There are a total of five pupils and no teachers, formal classes or a curriculum. Students are guided by staff members who shepherd them toward resources and information.
At a recent meeting, Sampson and Beth King, a parent and part-time staff member, ran through items on the agenda. Nick stood over a stool nearby alternately playing cards and offering feedback and commentary.
Two other students, Emily King, 16, and Shae Nethercott, 13, played Old Maid at a nearby table. Nick's 5-year-old brother, Liam, the school's youngest student, twirled in circles in his stocking feet, swatting the air.
Students draft school laws, and at this meeting - the last one of the school year - they revised a policy on leaving campus. King dragged a pink highlighter across a map to mark the boundaries of the downtown area where students are now allowed to visit.
The next item: Voting on whether to use student activity funds for everyone to have lunch at a downtown diner. Approval was unanimous.
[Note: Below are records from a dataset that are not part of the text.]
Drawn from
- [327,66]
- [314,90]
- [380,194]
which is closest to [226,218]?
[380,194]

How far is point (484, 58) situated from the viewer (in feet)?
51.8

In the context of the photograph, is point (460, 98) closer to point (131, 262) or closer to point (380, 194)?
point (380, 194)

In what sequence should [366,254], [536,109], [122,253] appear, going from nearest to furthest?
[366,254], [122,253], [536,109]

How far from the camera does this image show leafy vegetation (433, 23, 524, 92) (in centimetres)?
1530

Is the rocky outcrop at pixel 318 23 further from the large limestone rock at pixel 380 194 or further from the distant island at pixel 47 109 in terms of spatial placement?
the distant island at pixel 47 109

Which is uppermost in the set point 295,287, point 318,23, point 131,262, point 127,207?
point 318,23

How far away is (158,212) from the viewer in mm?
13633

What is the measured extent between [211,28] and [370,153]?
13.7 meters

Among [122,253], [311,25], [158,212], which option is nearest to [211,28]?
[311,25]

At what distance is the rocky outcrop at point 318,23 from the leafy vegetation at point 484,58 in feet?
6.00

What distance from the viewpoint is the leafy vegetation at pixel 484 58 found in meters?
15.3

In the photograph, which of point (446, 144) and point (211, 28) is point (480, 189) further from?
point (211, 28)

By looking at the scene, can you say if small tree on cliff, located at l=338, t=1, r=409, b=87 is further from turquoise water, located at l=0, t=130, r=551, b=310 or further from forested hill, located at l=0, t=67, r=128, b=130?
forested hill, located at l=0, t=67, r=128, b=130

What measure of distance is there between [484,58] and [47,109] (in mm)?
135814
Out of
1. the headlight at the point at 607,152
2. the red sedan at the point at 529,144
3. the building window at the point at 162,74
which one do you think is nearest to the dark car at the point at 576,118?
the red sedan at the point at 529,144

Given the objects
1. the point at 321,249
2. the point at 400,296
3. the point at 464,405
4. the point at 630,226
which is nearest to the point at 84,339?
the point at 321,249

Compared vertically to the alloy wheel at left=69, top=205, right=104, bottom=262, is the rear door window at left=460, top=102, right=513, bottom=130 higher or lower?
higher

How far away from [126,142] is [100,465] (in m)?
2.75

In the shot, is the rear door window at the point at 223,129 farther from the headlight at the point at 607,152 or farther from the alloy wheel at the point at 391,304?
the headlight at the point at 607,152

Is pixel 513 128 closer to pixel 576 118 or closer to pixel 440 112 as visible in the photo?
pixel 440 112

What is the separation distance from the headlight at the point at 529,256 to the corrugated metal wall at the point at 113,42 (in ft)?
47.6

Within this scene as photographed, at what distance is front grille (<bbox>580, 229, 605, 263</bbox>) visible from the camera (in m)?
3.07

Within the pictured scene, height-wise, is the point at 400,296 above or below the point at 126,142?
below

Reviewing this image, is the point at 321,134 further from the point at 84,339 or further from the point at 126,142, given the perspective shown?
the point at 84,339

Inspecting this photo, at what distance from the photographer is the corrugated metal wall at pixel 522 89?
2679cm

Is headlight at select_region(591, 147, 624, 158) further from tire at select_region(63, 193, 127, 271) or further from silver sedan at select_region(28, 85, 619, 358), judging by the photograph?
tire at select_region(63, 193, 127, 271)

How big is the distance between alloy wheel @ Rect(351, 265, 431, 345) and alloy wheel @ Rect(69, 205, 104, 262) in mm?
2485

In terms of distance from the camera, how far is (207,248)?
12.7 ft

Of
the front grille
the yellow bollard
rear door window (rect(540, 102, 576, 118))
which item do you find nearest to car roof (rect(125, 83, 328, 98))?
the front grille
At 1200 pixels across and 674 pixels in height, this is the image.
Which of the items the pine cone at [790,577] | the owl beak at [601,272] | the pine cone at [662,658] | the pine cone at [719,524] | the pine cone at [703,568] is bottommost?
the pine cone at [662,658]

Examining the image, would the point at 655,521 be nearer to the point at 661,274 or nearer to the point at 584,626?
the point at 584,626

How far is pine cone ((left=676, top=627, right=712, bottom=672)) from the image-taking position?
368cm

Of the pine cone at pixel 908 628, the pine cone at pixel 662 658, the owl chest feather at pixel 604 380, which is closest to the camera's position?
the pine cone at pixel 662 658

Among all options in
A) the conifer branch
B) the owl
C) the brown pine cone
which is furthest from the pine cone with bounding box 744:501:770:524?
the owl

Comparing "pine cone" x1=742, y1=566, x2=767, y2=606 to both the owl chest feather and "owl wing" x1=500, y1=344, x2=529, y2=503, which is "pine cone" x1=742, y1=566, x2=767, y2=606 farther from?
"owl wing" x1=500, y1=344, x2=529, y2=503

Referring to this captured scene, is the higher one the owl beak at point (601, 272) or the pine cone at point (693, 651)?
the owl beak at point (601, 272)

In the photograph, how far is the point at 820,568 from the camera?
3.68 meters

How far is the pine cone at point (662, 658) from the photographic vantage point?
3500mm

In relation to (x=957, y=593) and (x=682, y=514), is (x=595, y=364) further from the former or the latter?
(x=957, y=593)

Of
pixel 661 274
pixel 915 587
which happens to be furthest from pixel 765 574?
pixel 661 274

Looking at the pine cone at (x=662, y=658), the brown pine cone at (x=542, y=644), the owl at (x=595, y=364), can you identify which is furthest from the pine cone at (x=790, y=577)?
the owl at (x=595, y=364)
The outing was to celebrate the end of the school year.
I don't know how much pure educational democracy I want to expose my son to, especially given the inherent pitfalls of the concept (READ: Democracy is two wolves and a sheep deciding what's for dinner.) However, I can see value in this sort of program, with one caveat. Parents MUST be involved. Education starts at home, whether the child is being "unschooled", homeschooled, or schooled in a traditional setting.